Please transcribe the listing below exactly, but only from the line containing "Kettler Schwerkrafttrainer Apollo" through its last line.

RECORDS SHOWN:
- - - - - - -

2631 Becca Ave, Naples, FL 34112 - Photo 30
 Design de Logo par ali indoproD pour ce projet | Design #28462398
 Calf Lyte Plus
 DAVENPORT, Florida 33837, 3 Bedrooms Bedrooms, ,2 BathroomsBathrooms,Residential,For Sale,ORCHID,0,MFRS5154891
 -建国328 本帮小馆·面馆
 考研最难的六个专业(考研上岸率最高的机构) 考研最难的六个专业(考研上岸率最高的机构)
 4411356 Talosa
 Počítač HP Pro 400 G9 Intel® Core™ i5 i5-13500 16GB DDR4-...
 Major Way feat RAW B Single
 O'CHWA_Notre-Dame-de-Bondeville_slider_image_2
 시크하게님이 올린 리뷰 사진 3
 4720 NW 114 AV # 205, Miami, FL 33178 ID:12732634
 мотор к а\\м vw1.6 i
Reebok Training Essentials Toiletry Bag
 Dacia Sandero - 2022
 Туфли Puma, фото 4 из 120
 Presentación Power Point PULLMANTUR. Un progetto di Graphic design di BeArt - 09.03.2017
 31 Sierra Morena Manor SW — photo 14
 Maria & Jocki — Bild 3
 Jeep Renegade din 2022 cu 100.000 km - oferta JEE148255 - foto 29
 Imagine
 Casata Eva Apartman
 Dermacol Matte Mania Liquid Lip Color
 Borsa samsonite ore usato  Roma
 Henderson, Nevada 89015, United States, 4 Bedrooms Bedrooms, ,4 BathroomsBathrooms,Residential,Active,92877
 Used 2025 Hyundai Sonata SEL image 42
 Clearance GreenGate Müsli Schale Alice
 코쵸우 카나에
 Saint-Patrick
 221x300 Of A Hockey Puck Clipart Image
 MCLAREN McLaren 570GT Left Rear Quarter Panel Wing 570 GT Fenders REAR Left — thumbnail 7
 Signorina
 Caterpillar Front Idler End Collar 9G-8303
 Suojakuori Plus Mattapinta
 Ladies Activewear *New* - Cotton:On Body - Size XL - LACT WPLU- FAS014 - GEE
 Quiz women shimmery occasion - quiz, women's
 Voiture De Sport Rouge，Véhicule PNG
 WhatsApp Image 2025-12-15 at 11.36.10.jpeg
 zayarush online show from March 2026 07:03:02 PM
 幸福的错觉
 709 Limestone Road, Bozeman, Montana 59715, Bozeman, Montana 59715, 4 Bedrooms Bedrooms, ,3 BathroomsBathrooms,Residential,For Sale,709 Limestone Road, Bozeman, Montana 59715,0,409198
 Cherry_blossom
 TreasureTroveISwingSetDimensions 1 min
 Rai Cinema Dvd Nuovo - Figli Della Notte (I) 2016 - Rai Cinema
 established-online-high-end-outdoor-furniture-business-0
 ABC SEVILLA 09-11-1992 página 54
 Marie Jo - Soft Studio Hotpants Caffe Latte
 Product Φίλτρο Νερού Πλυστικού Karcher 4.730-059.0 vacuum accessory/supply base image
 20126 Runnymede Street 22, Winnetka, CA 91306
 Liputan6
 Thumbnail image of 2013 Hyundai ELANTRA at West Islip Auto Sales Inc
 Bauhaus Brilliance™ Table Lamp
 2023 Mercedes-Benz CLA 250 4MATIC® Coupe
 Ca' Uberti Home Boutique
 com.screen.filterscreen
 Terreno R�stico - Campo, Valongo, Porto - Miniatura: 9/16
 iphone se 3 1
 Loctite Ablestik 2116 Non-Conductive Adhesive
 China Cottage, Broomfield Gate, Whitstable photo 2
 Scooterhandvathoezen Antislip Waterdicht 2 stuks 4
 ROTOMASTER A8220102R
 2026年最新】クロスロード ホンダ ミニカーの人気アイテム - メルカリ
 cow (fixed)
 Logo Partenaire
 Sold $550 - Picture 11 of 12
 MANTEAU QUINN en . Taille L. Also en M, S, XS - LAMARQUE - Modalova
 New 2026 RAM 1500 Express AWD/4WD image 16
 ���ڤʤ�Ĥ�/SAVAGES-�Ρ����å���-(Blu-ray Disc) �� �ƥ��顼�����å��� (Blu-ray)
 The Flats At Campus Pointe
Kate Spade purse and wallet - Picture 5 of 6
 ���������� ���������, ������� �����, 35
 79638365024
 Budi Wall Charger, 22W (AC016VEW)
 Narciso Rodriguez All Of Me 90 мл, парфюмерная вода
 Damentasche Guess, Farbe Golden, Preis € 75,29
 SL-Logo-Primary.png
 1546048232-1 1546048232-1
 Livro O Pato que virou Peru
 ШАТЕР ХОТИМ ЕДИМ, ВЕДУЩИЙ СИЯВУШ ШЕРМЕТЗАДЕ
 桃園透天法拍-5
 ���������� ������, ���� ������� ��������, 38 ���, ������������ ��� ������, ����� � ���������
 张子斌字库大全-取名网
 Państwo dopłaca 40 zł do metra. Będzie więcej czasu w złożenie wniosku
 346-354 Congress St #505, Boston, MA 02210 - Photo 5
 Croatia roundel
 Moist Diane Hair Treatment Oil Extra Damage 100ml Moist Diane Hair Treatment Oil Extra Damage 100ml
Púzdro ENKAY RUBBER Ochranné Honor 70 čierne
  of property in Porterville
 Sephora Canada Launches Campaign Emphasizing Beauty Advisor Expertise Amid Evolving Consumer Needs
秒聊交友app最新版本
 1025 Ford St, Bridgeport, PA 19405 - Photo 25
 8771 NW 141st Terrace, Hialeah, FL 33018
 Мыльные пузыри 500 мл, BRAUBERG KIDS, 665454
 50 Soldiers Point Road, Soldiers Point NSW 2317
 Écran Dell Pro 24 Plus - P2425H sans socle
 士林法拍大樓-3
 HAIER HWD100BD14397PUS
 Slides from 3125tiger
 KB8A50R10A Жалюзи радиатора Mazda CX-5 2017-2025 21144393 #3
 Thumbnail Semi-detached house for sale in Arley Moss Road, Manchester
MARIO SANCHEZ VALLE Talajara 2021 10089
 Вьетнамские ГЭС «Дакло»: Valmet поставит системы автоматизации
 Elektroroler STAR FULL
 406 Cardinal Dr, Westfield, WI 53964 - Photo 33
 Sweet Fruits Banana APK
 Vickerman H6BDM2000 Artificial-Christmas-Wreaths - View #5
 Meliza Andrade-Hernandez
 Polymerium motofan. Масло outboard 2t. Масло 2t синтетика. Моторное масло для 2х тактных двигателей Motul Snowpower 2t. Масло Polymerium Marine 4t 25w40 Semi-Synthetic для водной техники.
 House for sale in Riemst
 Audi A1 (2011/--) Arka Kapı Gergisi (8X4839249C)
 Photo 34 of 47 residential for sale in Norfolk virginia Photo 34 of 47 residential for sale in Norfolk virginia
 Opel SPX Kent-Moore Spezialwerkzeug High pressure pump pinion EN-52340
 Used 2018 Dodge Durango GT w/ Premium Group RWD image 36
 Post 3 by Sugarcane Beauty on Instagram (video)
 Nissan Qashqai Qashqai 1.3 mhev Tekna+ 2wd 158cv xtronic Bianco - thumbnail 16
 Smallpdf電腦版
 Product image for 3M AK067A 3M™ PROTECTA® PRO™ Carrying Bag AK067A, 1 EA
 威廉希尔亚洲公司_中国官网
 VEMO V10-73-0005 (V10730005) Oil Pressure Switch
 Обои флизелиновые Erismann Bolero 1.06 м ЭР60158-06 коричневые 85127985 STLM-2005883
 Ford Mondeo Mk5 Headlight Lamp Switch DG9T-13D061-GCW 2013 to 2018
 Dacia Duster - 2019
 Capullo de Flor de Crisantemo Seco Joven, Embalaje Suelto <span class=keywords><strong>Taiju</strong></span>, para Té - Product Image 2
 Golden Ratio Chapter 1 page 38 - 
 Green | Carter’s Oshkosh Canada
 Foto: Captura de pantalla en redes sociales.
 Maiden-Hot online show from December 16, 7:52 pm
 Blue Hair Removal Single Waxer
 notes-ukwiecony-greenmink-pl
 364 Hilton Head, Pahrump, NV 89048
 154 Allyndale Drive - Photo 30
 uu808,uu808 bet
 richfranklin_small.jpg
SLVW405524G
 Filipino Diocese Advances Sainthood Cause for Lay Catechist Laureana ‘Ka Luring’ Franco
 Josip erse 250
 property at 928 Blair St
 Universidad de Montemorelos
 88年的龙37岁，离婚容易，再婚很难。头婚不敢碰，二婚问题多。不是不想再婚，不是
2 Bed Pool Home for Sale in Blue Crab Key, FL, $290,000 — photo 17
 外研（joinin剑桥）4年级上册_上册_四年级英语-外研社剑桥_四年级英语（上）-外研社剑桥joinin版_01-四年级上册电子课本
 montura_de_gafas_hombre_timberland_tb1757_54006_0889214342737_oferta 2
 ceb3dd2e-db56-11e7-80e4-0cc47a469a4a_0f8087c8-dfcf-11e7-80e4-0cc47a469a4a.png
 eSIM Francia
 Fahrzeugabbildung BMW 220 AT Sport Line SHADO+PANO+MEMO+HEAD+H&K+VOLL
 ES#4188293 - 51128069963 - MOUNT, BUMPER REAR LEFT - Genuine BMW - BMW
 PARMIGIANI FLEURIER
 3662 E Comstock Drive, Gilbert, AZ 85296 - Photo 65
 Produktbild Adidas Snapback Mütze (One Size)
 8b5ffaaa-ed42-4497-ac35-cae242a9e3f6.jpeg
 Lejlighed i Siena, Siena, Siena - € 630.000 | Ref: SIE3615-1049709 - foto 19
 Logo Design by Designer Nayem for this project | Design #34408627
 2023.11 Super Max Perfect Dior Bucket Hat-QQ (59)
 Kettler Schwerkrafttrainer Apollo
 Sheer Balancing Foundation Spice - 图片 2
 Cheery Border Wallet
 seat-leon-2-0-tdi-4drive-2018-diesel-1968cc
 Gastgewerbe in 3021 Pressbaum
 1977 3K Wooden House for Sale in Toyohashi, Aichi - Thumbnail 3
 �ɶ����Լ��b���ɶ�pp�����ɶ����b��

- - - - - - -

TASK SOLUTION:
 Kettler Schwerkrafttrainer Apollo
 Sheer Balancing Foundation Spice - 图片 2
 Cheery Border Wallet
 seat-leon-2-0-tdi-4drive-2018-diesel-1968cc
 Gastgewerbe in 3021 Pressbaum
 1977 3K Wooden House for Sale in Toyohashi, Aichi - Thumbnail 3
 �ɶ����Լ��b���ɶ�pp�����ɶ����b��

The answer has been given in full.